The two started dating in senior year and married soon after college, although neither knew for sure where their paths would take them. But they did know that Augsburg had provided a strong foundation, not only in faith-based education, but also in community service and outreach. Perhaps they knew, too, that their allegiance would make charitable giving essential to their lives, allowing them to share those benefits with new generations.

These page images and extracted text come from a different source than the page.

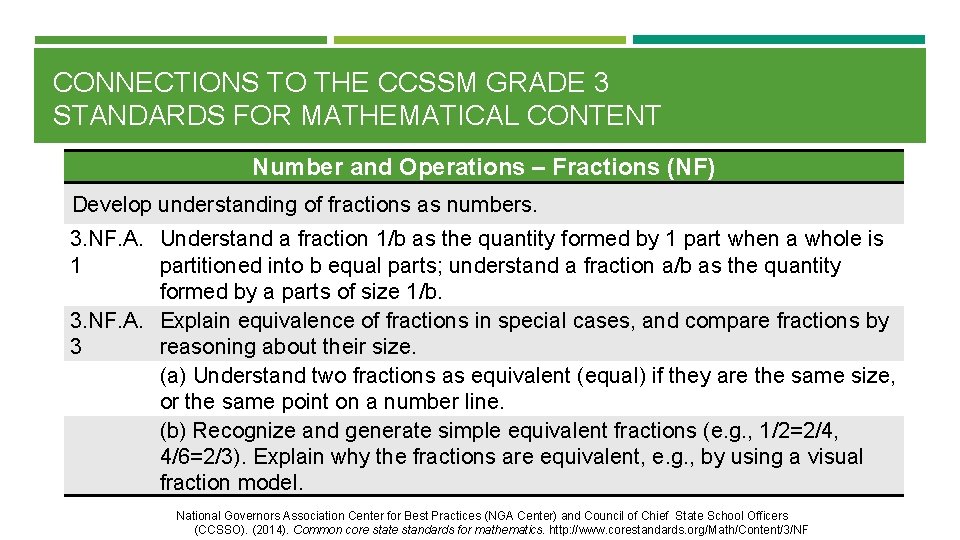 CONNECTIONS TO THE CCSSM GRADE 3 STANDARDS FOR MATHEMATICAL CONTENT

| Number and Operations – Fractions (NF) | |
|---|---|
| Develop understanding of fractions as numbers. | |
| 3.NF.A.1 | Understand a fraction 1/b as the quantity formed by 1 part when a whole is partitioned into b equal parts; understand a fraction a/b as the quantity formed by a parts of size 1/b. |
| 3.NF.A.3 | Explain equivalence of fractions in special cases, and compare fractions by reasoning about their size. |
| | (a) Understand two fractions as equivalent (equal) if they are the same size, or the same point on a number line. |
| | (b) Recognize and generate simple equivalent fractions (e.g., 1/2=2/4, 4/6=2/3). Explain why the fractions are equivalent, e.g., by using a visual fraction model. |

National Governors Association Center for Best Practices (NGA Center) and Council of Chief State School Officers (CCSSO). (2014). Common core state standards for mathematics. http://www.corestandards.org/Math/Content/3/NF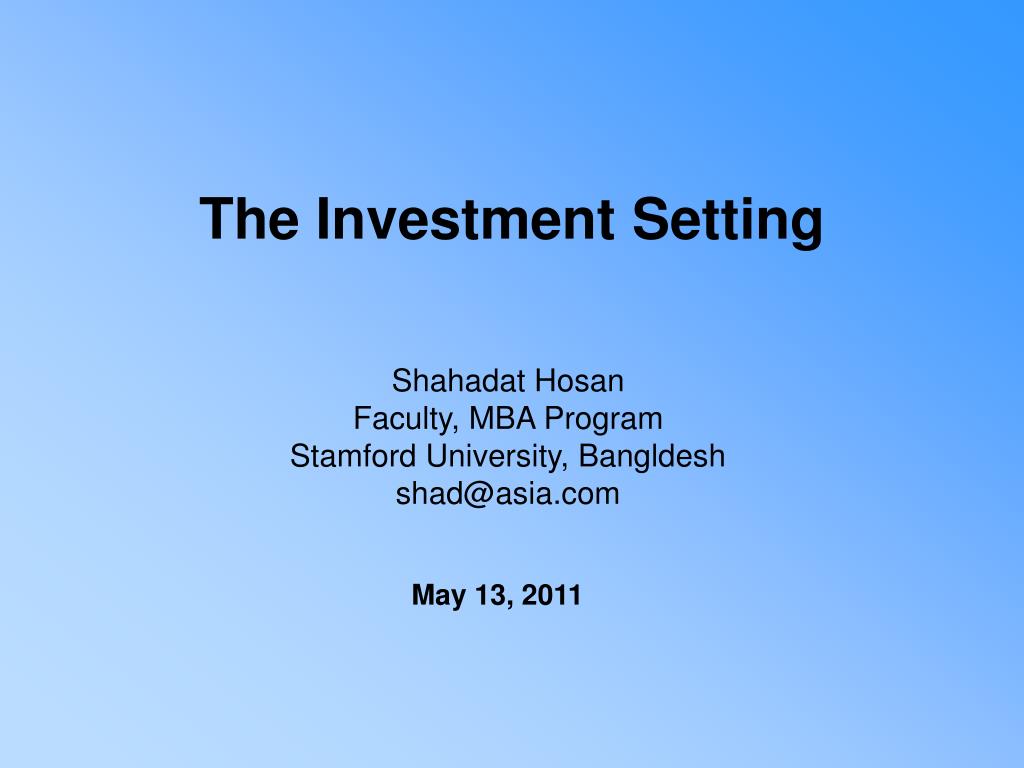 The Investment Setting

Shahadat Hosan
Faculty, MBA Program
Stamford University, Bangldesh
shad@asia.com

May 13, 2011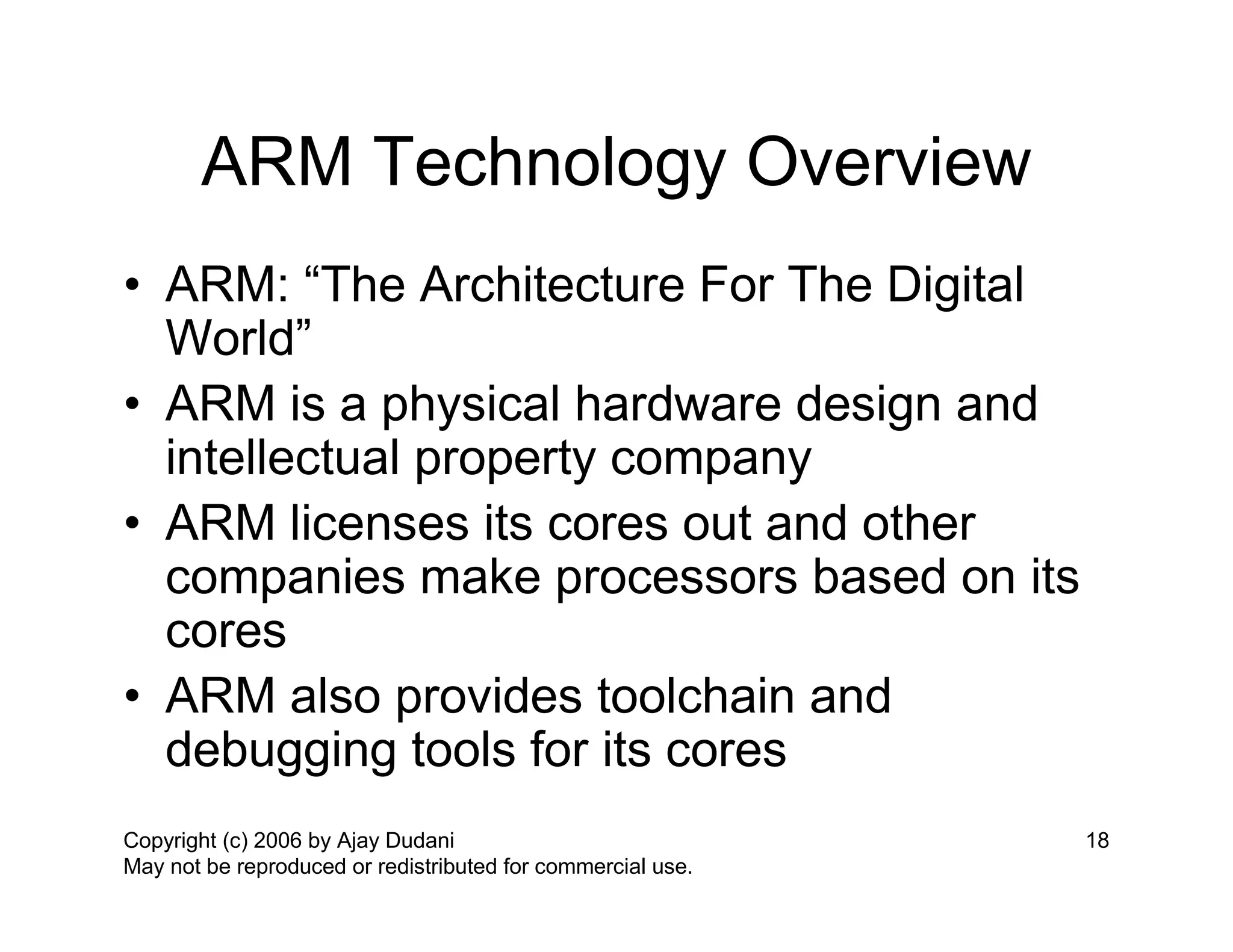 ARM Technology Overview

• ARM: “The Architecture For The Digital World”
• ARM is a physical hardware design and intellectual property company
• ARM licenses its cores out and other companies make processors based on its cores
• ARM also provides toolchain and debugging tools for its cores

Copyright (c) 2006 by Ajay Dudani
May not be reproduced or redistributed for commercial use.

18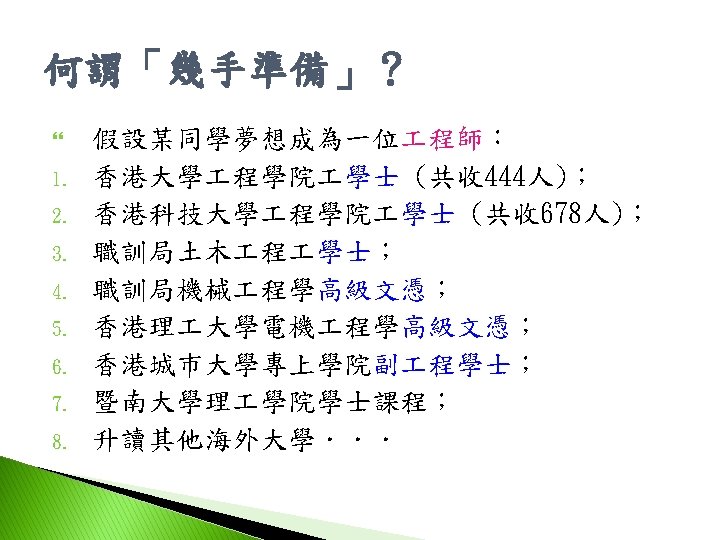 何謂「幾手準備」？

假設某同學夢想成為一位工程師：

1. 香港大學工程學院工學士（共收444人）；
2. 香港科技大學工程學院工學士（共收678人）；
3. 職訓局土木工程工學士；
4. 職訓局機械工程學高級文憑；
5. 香港理工大學電機工程學高級文憑；
6. 香港城市大學專上學院副工程學士；
7. 暨南大學理工學院學士課程；
8. 升讀其他海外大學．．．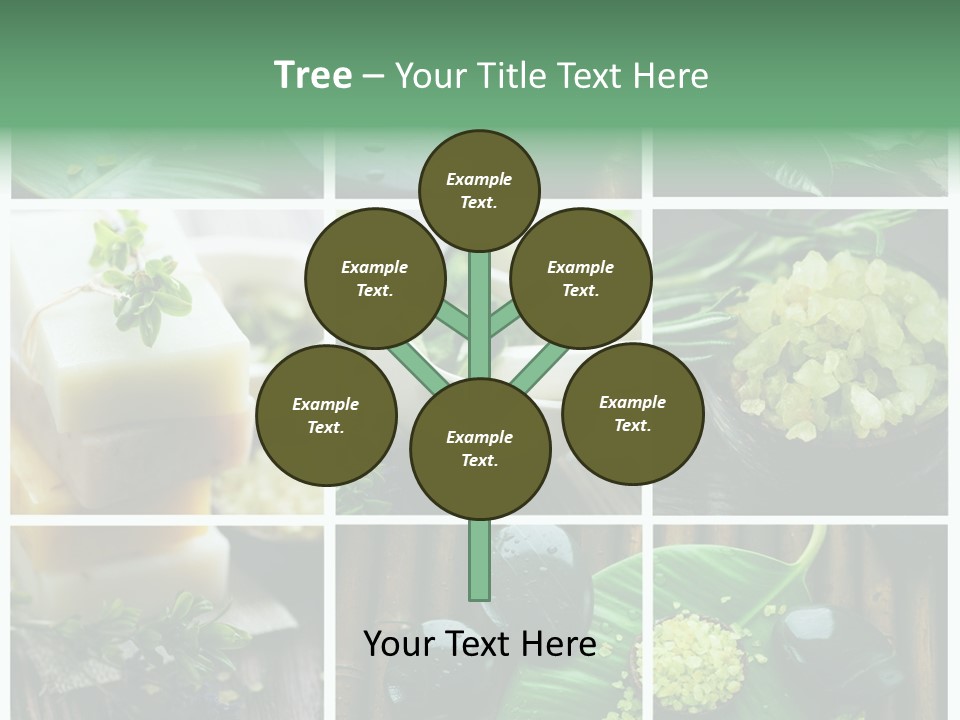 Tree – Your Title Text Here

Example Text.

Example Text.

Example Text.

Example Text.

Example Text.

Example Text.

Your Text Here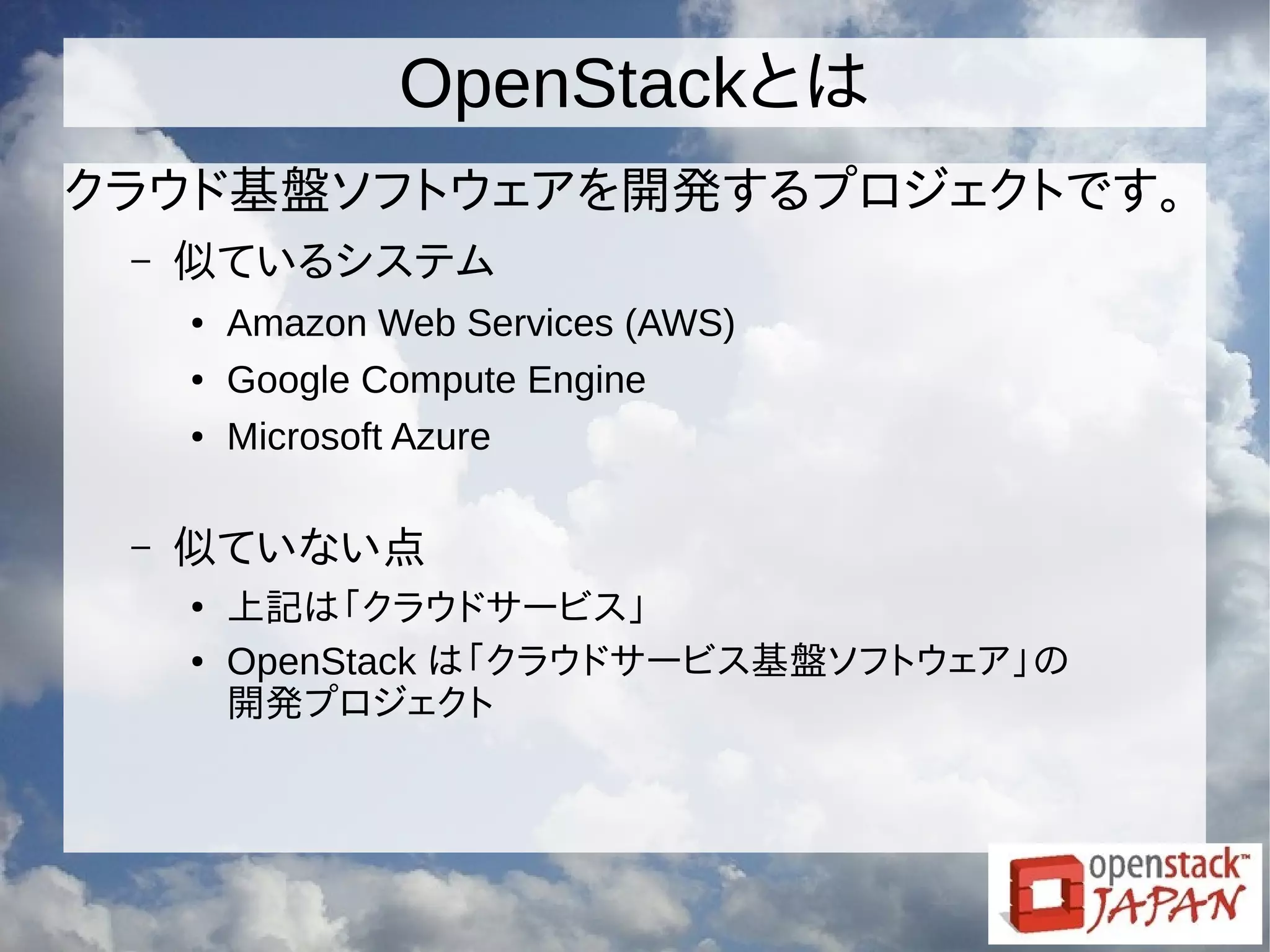 OpenStackとは

クラウド基盤ソフトウェアを開発するプロジェクトです。

– 似ているシステム

• Amazon Web Services (AWS)

• Google Compute Engine

• Microsoft Azure

– 似ていない点

• 上記は「クラウドサービス」

• OpenStack は「クラウドサービス基盤ソフトウェア」の開発プロジェクト

openstack™ JAPAN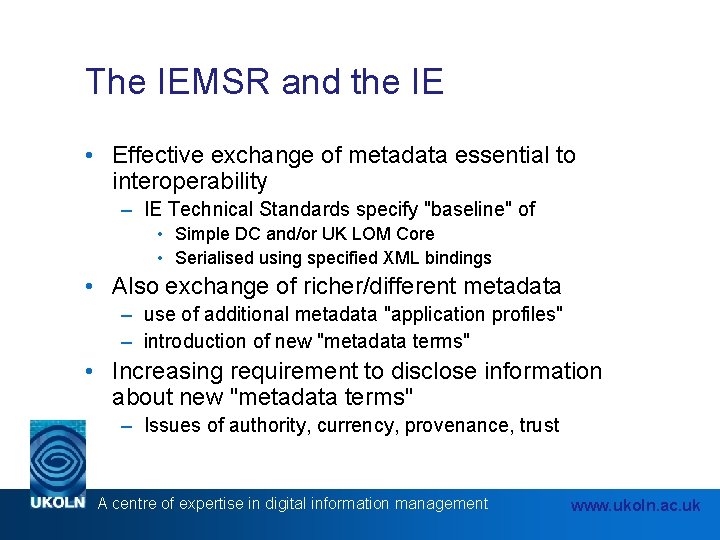 The IEMSR and the IE

• Effective exchange of metadata essential to interoperability
  – IE Technical Standards specify "baseline" of
    • Simple DC and/or UK LOM Core
    • Serialised using specified XML bindings
• Also exchange of richer/different metadata
  – use of additional metadata "application profiles"
  – introduction of new "metadata terms"
• Increasing requirement to disclose information about new "metadata terms"
  – Issues of authority, currency, provenance, trust

UKOLN A centre of expertise in digital information management www.ukoln.ac.uk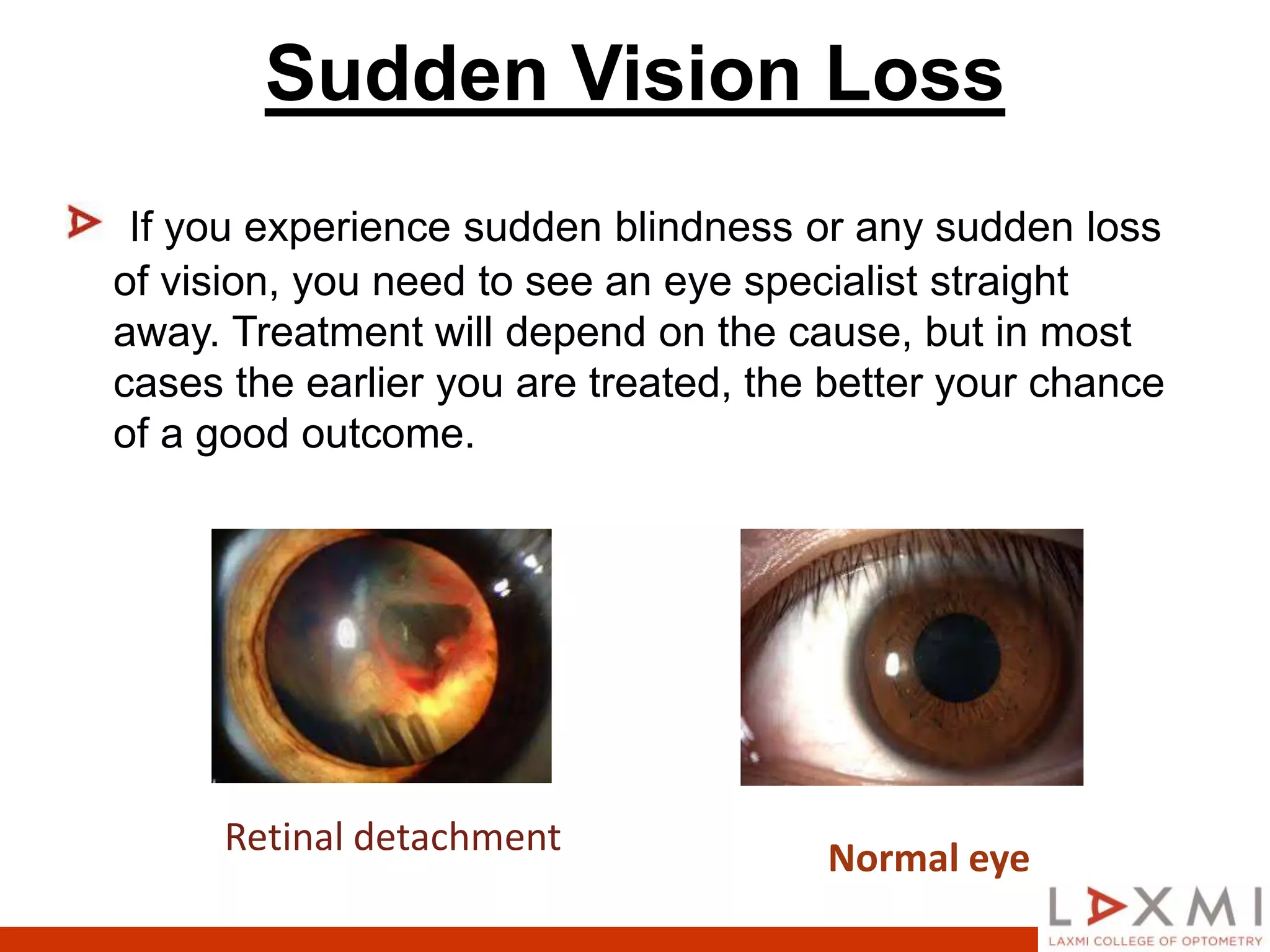 Sudden Vision Loss

If you experience sudden blindness or any sudden loss of vision, you need to see an eye specialist straight away. Treatment will depend on the cause, but in most cases the earlier you are treated, the better your chance of a good outcome.

Retinal detachment

Normal eye

LAXMI
LAXMI COLLEGE OF OPTOMETRY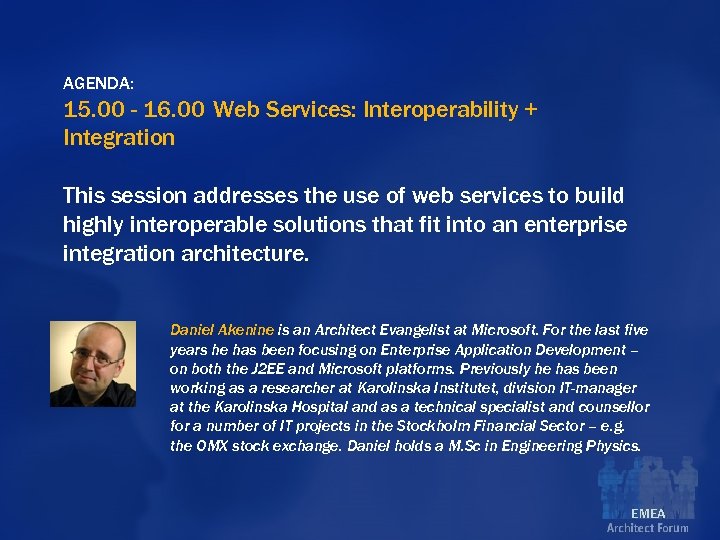 AGENDA:
15.00 - 16.00 Web Services: Interoperability + Integration

This session addresses the use of web services to build highly interoperable solutions that fit into an enterprise integration architecture.

Daniel Akenine is an Architect Evangelist at Microsoft. For the last five years he has been focusing on Enterprise Application Development – on both the J2EE and Microsoft platforms. Previously he has been working as a researcher at Karolinska Institutet, division IT-manager at the Karolinska Hospital and as a technical specialist and counsellor for a number of IT projects in the Stockholm Financial Sector – e.g. the OMX stock exchange. Daniel holds a M.Sc in Engineering Physics.

EMEA
Architect Forum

Mark built a business career as a sales and marketing executive with Delta Dental and Anthem. A postgraduate financial planning education launched Pam into a career that combined financial management and charitable giving, providing expertise that served others well in her work with Thrivent Financial and the Lutheran Church-Missouri Synod. Now parents of three college-educated children and five grandchildren, the couple has donated to Augsburg causes throughout their lives, most recently giving an unrestricted endowment to Great Returns: Augsburg’s Sesquicentennial Campaign.
“We feel called to support Augsburg’s mission, just as we always have,” says Mark. Earlier in their marriage, however, giving to Augsburg meant going out on a limb, a scary prospect for a young family. “We didn’t know where the money was going to come from, or how. It’s amazing what happens. God just provided. Those are his resources, and we put our trust in him regarding that. We just absolutely love being able to share.”
“That we have continued to be so engaged with Augsburg has enriched our lives,” adds Pam, a Board of Regents member since 2013. Their daughter, Laura Moksnes ‘06, earned a psychology degree at Augsburg and a Master’s degree at Pepperdine University, later returning to Augsburg as an adjunct professor.
Pam’s professional experience in charitable giving offers a valuable perspective. What kind of gift is best? “Whatever the donor wishes to do is the right thing, of course,” she says. “Giving can be so joyful for the giver. People who have been touched by Augsburg make these connections in all kinds of ways.”
While some choose to address immediate needs, Pam and Mark believe that an unrestricted endowment can be even more gratifying and beneficial in the long run. “We all know that in today’s world, with all the political and financial changes in our economy, the challenges to universities and other organizations are substantial. A strong endowment helps ensure that Augsburg can respond to these changes and stay ahead of the curve in planning,” she says. “I feel like it’s the right thing for us.”
Raising awareness about the impact of unrestricted giving is important as well. Since no one can predict the future, Augsburg needs a strong, solid financial base to adapt and serve, to fulfill its mission no matter what needs may arise at any given time. “Ensuring that our foundation stays in place will also serve the community, so tomorrow’s leaders will leave Augsburg ready to serve the world in an ethical, moral, and faith-based way,” says Pam. “That is the Augsburg mission in action.”